U.S. History/Jacksonian Era
To what extent was the rise of the Whig Party a reaction to Andrew Jackson and his policies?
What was the economic effect of Jackson's bank war? How did Americans see Jackson's actions toward the national Bank?
How did the nullification process illustrate national issues such as states rights and sectional tension? How was it resolved?
Analyze how expanded suffrage affected political campaigns. What affect did this have on U.S policy?
In the answers, what I'm looking for is four pieces of evidence and a primary or secondary source. Thanks in advance.

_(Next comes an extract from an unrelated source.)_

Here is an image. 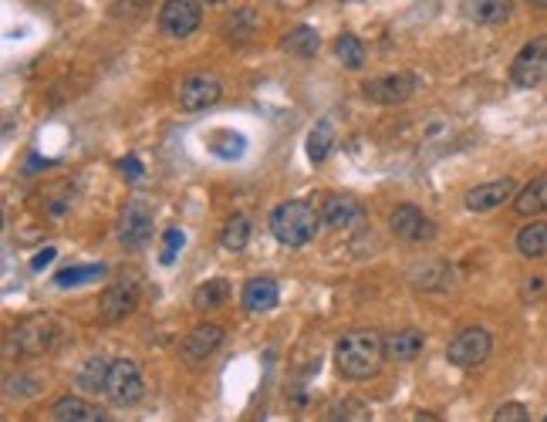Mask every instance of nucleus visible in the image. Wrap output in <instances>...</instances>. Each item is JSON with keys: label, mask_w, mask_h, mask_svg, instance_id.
<instances>
[{"label": "nucleus", "mask_w": 547, "mask_h": 422, "mask_svg": "<svg viewBox=\"0 0 547 422\" xmlns=\"http://www.w3.org/2000/svg\"><path fill=\"white\" fill-rule=\"evenodd\" d=\"M382 362H385V338L372 328H355L348 335L338 338L335 345V368L341 379L365 382L379 375Z\"/></svg>", "instance_id": "obj_1"}, {"label": "nucleus", "mask_w": 547, "mask_h": 422, "mask_svg": "<svg viewBox=\"0 0 547 422\" xmlns=\"http://www.w3.org/2000/svg\"><path fill=\"white\" fill-rule=\"evenodd\" d=\"M322 224V210L311 199H287L281 207H274L270 220H267L274 240L284 243V247H304L308 240H314Z\"/></svg>", "instance_id": "obj_2"}, {"label": "nucleus", "mask_w": 547, "mask_h": 422, "mask_svg": "<svg viewBox=\"0 0 547 422\" xmlns=\"http://www.w3.org/2000/svg\"><path fill=\"white\" fill-rule=\"evenodd\" d=\"M61 338H65V324L57 321L55 314H31V318L14 324L11 345L28 358H38V355L55 352Z\"/></svg>", "instance_id": "obj_3"}, {"label": "nucleus", "mask_w": 547, "mask_h": 422, "mask_svg": "<svg viewBox=\"0 0 547 422\" xmlns=\"http://www.w3.org/2000/svg\"><path fill=\"white\" fill-rule=\"evenodd\" d=\"M146 395V379H142L139 362L132 358H112L109 365V379H105V399L119 409H128L142 402Z\"/></svg>", "instance_id": "obj_4"}, {"label": "nucleus", "mask_w": 547, "mask_h": 422, "mask_svg": "<svg viewBox=\"0 0 547 422\" xmlns=\"http://www.w3.org/2000/svg\"><path fill=\"white\" fill-rule=\"evenodd\" d=\"M493 352V335L487 328H463L456 331L453 341L446 345L449 365L456 368H480Z\"/></svg>", "instance_id": "obj_5"}, {"label": "nucleus", "mask_w": 547, "mask_h": 422, "mask_svg": "<svg viewBox=\"0 0 547 422\" xmlns=\"http://www.w3.org/2000/svg\"><path fill=\"white\" fill-rule=\"evenodd\" d=\"M510 82L517 88H537L547 82V34H537L520 48L510 65Z\"/></svg>", "instance_id": "obj_6"}, {"label": "nucleus", "mask_w": 547, "mask_h": 422, "mask_svg": "<svg viewBox=\"0 0 547 422\" xmlns=\"http://www.w3.org/2000/svg\"><path fill=\"white\" fill-rule=\"evenodd\" d=\"M199 21H203L199 0H163V7H159V31L176 41L190 38L199 28Z\"/></svg>", "instance_id": "obj_7"}, {"label": "nucleus", "mask_w": 547, "mask_h": 422, "mask_svg": "<svg viewBox=\"0 0 547 422\" xmlns=\"http://www.w3.org/2000/svg\"><path fill=\"white\" fill-rule=\"evenodd\" d=\"M136 308H139V281H136V277H119V281L109 284L99 297V314L101 321L109 324L128 318Z\"/></svg>", "instance_id": "obj_8"}, {"label": "nucleus", "mask_w": 547, "mask_h": 422, "mask_svg": "<svg viewBox=\"0 0 547 422\" xmlns=\"http://www.w3.org/2000/svg\"><path fill=\"white\" fill-rule=\"evenodd\" d=\"M220 99H224V84H220V78L210 75V71H197V75H190V78L180 84V109H186V112L213 109Z\"/></svg>", "instance_id": "obj_9"}, {"label": "nucleus", "mask_w": 547, "mask_h": 422, "mask_svg": "<svg viewBox=\"0 0 547 422\" xmlns=\"http://www.w3.org/2000/svg\"><path fill=\"white\" fill-rule=\"evenodd\" d=\"M416 88H419V78H416V75H406V71H399V75H382V78L365 82L362 95L368 101H375V105H399V101L412 99V95H416Z\"/></svg>", "instance_id": "obj_10"}, {"label": "nucleus", "mask_w": 547, "mask_h": 422, "mask_svg": "<svg viewBox=\"0 0 547 422\" xmlns=\"http://www.w3.org/2000/svg\"><path fill=\"white\" fill-rule=\"evenodd\" d=\"M153 237V210H149V203L146 199H128L122 216H119V240L132 247V251H139L146 247Z\"/></svg>", "instance_id": "obj_11"}, {"label": "nucleus", "mask_w": 547, "mask_h": 422, "mask_svg": "<svg viewBox=\"0 0 547 422\" xmlns=\"http://www.w3.org/2000/svg\"><path fill=\"white\" fill-rule=\"evenodd\" d=\"M389 226H393L395 237L406 240V243H429L436 237V224L412 203L395 207L393 216H389Z\"/></svg>", "instance_id": "obj_12"}, {"label": "nucleus", "mask_w": 547, "mask_h": 422, "mask_svg": "<svg viewBox=\"0 0 547 422\" xmlns=\"http://www.w3.org/2000/svg\"><path fill=\"white\" fill-rule=\"evenodd\" d=\"M517 197V186L514 180H493V183H483V186H473L466 193V210L470 213H490L497 207H504L507 199Z\"/></svg>", "instance_id": "obj_13"}, {"label": "nucleus", "mask_w": 547, "mask_h": 422, "mask_svg": "<svg viewBox=\"0 0 547 422\" xmlns=\"http://www.w3.org/2000/svg\"><path fill=\"white\" fill-rule=\"evenodd\" d=\"M426 348V335H422L419 328H402V331H393V335H385V358L389 362H399V365H406V362H416Z\"/></svg>", "instance_id": "obj_14"}, {"label": "nucleus", "mask_w": 547, "mask_h": 422, "mask_svg": "<svg viewBox=\"0 0 547 422\" xmlns=\"http://www.w3.org/2000/svg\"><path fill=\"white\" fill-rule=\"evenodd\" d=\"M220 341H224V328L220 324H199L182 341V358L186 362H203V358H210L220 348Z\"/></svg>", "instance_id": "obj_15"}, {"label": "nucleus", "mask_w": 547, "mask_h": 422, "mask_svg": "<svg viewBox=\"0 0 547 422\" xmlns=\"http://www.w3.org/2000/svg\"><path fill=\"white\" fill-rule=\"evenodd\" d=\"M51 419L55 422H105V409L92 406L84 399H75V395H65L51 406Z\"/></svg>", "instance_id": "obj_16"}, {"label": "nucleus", "mask_w": 547, "mask_h": 422, "mask_svg": "<svg viewBox=\"0 0 547 422\" xmlns=\"http://www.w3.org/2000/svg\"><path fill=\"white\" fill-rule=\"evenodd\" d=\"M453 277H456L453 268L443 264V260H426V264L409 270V281L416 284V287H422V291H449V287H453Z\"/></svg>", "instance_id": "obj_17"}, {"label": "nucleus", "mask_w": 547, "mask_h": 422, "mask_svg": "<svg viewBox=\"0 0 547 422\" xmlns=\"http://www.w3.org/2000/svg\"><path fill=\"white\" fill-rule=\"evenodd\" d=\"M278 297H281L278 281H270V277H253V281H247V287H243V308L253 311V314H264V311L278 308Z\"/></svg>", "instance_id": "obj_18"}, {"label": "nucleus", "mask_w": 547, "mask_h": 422, "mask_svg": "<svg viewBox=\"0 0 547 422\" xmlns=\"http://www.w3.org/2000/svg\"><path fill=\"white\" fill-rule=\"evenodd\" d=\"M514 213H520V216H541V213H547V172L531 180L514 197Z\"/></svg>", "instance_id": "obj_19"}, {"label": "nucleus", "mask_w": 547, "mask_h": 422, "mask_svg": "<svg viewBox=\"0 0 547 422\" xmlns=\"http://www.w3.org/2000/svg\"><path fill=\"white\" fill-rule=\"evenodd\" d=\"M322 220H324V226H335V230H341V226H355L362 220V207H358L351 197H328L324 199Z\"/></svg>", "instance_id": "obj_20"}, {"label": "nucleus", "mask_w": 547, "mask_h": 422, "mask_svg": "<svg viewBox=\"0 0 547 422\" xmlns=\"http://www.w3.org/2000/svg\"><path fill=\"white\" fill-rule=\"evenodd\" d=\"M281 51L284 55H295V57H314L322 51V34L314 28H308V24H301V28L284 34Z\"/></svg>", "instance_id": "obj_21"}, {"label": "nucleus", "mask_w": 547, "mask_h": 422, "mask_svg": "<svg viewBox=\"0 0 547 422\" xmlns=\"http://www.w3.org/2000/svg\"><path fill=\"white\" fill-rule=\"evenodd\" d=\"M109 358H101V355H92V358H84V365L78 368V375H75V382H78V389L88 395L95 392H105V379H109Z\"/></svg>", "instance_id": "obj_22"}, {"label": "nucleus", "mask_w": 547, "mask_h": 422, "mask_svg": "<svg viewBox=\"0 0 547 422\" xmlns=\"http://www.w3.org/2000/svg\"><path fill=\"white\" fill-rule=\"evenodd\" d=\"M517 253L527 260H544L547 257V224L534 220L517 233Z\"/></svg>", "instance_id": "obj_23"}, {"label": "nucleus", "mask_w": 547, "mask_h": 422, "mask_svg": "<svg viewBox=\"0 0 547 422\" xmlns=\"http://www.w3.org/2000/svg\"><path fill=\"white\" fill-rule=\"evenodd\" d=\"M466 14L477 24H504L514 14V0H470Z\"/></svg>", "instance_id": "obj_24"}, {"label": "nucleus", "mask_w": 547, "mask_h": 422, "mask_svg": "<svg viewBox=\"0 0 547 422\" xmlns=\"http://www.w3.org/2000/svg\"><path fill=\"white\" fill-rule=\"evenodd\" d=\"M226 297H230V281H226V277H213V281L199 284L197 291H193V308L216 311L226 304Z\"/></svg>", "instance_id": "obj_25"}, {"label": "nucleus", "mask_w": 547, "mask_h": 422, "mask_svg": "<svg viewBox=\"0 0 547 422\" xmlns=\"http://www.w3.org/2000/svg\"><path fill=\"white\" fill-rule=\"evenodd\" d=\"M331 145H335V126L328 119H322L308 136V159L311 163H324L328 153H331Z\"/></svg>", "instance_id": "obj_26"}, {"label": "nucleus", "mask_w": 547, "mask_h": 422, "mask_svg": "<svg viewBox=\"0 0 547 422\" xmlns=\"http://www.w3.org/2000/svg\"><path fill=\"white\" fill-rule=\"evenodd\" d=\"M247 243H251V220L247 216H230L224 233H220V247L230 253H240Z\"/></svg>", "instance_id": "obj_27"}, {"label": "nucleus", "mask_w": 547, "mask_h": 422, "mask_svg": "<svg viewBox=\"0 0 547 422\" xmlns=\"http://www.w3.org/2000/svg\"><path fill=\"white\" fill-rule=\"evenodd\" d=\"M253 31H257V14H253L251 7H240V11H234V17L226 21V38L230 41H237V44H243V41H251L253 38Z\"/></svg>", "instance_id": "obj_28"}, {"label": "nucleus", "mask_w": 547, "mask_h": 422, "mask_svg": "<svg viewBox=\"0 0 547 422\" xmlns=\"http://www.w3.org/2000/svg\"><path fill=\"white\" fill-rule=\"evenodd\" d=\"M335 55H338V61L345 65L348 71H358V68H365V44L355 38V34H341L335 41Z\"/></svg>", "instance_id": "obj_29"}, {"label": "nucleus", "mask_w": 547, "mask_h": 422, "mask_svg": "<svg viewBox=\"0 0 547 422\" xmlns=\"http://www.w3.org/2000/svg\"><path fill=\"white\" fill-rule=\"evenodd\" d=\"M105 277V268L101 264H84V268H65L55 274V284L57 287H78V284H88V281H99Z\"/></svg>", "instance_id": "obj_30"}, {"label": "nucleus", "mask_w": 547, "mask_h": 422, "mask_svg": "<svg viewBox=\"0 0 547 422\" xmlns=\"http://www.w3.org/2000/svg\"><path fill=\"white\" fill-rule=\"evenodd\" d=\"M243 145H247V139H243L240 132H216L210 139L213 155H220V159H240V155H243Z\"/></svg>", "instance_id": "obj_31"}, {"label": "nucleus", "mask_w": 547, "mask_h": 422, "mask_svg": "<svg viewBox=\"0 0 547 422\" xmlns=\"http://www.w3.org/2000/svg\"><path fill=\"white\" fill-rule=\"evenodd\" d=\"M4 389H7V399H28L41 389V379H34V375H17V379H7L4 382Z\"/></svg>", "instance_id": "obj_32"}, {"label": "nucleus", "mask_w": 547, "mask_h": 422, "mask_svg": "<svg viewBox=\"0 0 547 422\" xmlns=\"http://www.w3.org/2000/svg\"><path fill=\"white\" fill-rule=\"evenodd\" d=\"M163 243H166V247H163V253H159V260H163V264H172V260H176V253L182 251V243H186V237H182V230L180 226H169L166 230V237H163Z\"/></svg>", "instance_id": "obj_33"}, {"label": "nucleus", "mask_w": 547, "mask_h": 422, "mask_svg": "<svg viewBox=\"0 0 547 422\" xmlns=\"http://www.w3.org/2000/svg\"><path fill=\"white\" fill-rule=\"evenodd\" d=\"M527 419H531V412H527V406H520V402H507V406H500L493 412V422H527Z\"/></svg>", "instance_id": "obj_34"}, {"label": "nucleus", "mask_w": 547, "mask_h": 422, "mask_svg": "<svg viewBox=\"0 0 547 422\" xmlns=\"http://www.w3.org/2000/svg\"><path fill=\"white\" fill-rule=\"evenodd\" d=\"M149 7H153V0H115V4H112V14H115V17H126V14L139 17L142 11H149Z\"/></svg>", "instance_id": "obj_35"}, {"label": "nucleus", "mask_w": 547, "mask_h": 422, "mask_svg": "<svg viewBox=\"0 0 547 422\" xmlns=\"http://www.w3.org/2000/svg\"><path fill=\"white\" fill-rule=\"evenodd\" d=\"M324 419H368V409L358 406V402H345V406L331 409Z\"/></svg>", "instance_id": "obj_36"}, {"label": "nucleus", "mask_w": 547, "mask_h": 422, "mask_svg": "<svg viewBox=\"0 0 547 422\" xmlns=\"http://www.w3.org/2000/svg\"><path fill=\"white\" fill-rule=\"evenodd\" d=\"M119 169H122V176H126L128 183H139V180H142V172H146V169H142V163H139V159H136V155H126V159L119 163Z\"/></svg>", "instance_id": "obj_37"}, {"label": "nucleus", "mask_w": 547, "mask_h": 422, "mask_svg": "<svg viewBox=\"0 0 547 422\" xmlns=\"http://www.w3.org/2000/svg\"><path fill=\"white\" fill-rule=\"evenodd\" d=\"M55 257H57L55 247H44V251H38V257L31 260V270H44L48 264H51V260H55Z\"/></svg>", "instance_id": "obj_38"}, {"label": "nucleus", "mask_w": 547, "mask_h": 422, "mask_svg": "<svg viewBox=\"0 0 547 422\" xmlns=\"http://www.w3.org/2000/svg\"><path fill=\"white\" fill-rule=\"evenodd\" d=\"M524 295H527V297L544 295V277H531V281H527V287H524Z\"/></svg>", "instance_id": "obj_39"}, {"label": "nucleus", "mask_w": 547, "mask_h": 422, "mask_svg": "<svg viewBox=\"0 0 547 422\" xmlns=\"http://www.w3.org/2000/svg\"><path fill=\"white\" fill-rule=\"evenodd\" d=\"M527 4H534V7H547V0H527Z\"/></svg>", "instance_id": "obj_40"}]
</instances>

I think the Whig Party had more to do with the dissipation of the Federalist party and nowhere for those people to go. Jackson's policies probably drove some people from the Democratic-Replubicans and helped grow the ranks of the Whigs. People who supported protective tariffs, more government spending on infrastructure, and the US Bank saw there was no way to pursue these goals without being a part of another party.

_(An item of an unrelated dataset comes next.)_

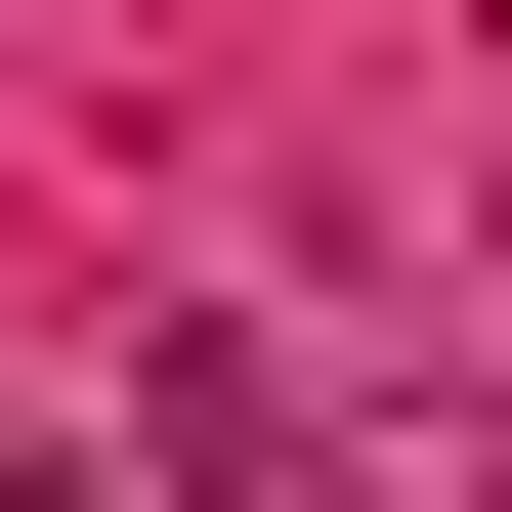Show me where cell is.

The immediate effect of failing to renew the Bank's charter was a currency shortage which led to a financial panic. The main impact of this fell on mercantile interests. For most farmers, who were Jackson's supporters, the impact was less harsh. Most Jackson supporters, who were a majority of the country, were happy to see the bank fail since it prevented a small group of bankers from controlling the economy.
In the early years of the US, many States claimed they had the authority to nullify federal laws that were unconstitutional, or even when there were simply policy differences. President Jackson held to the position that the federal government was supreme and that States could not nullify laws. He did, however, reform several laws that some States were attempting to nullify.
In the years leading up to Jackson's election, States did away with property requirements for voting, meaning that almost all free men could vote. This meant that government leaders had to appeal to the working classes, not just wealthy property owners.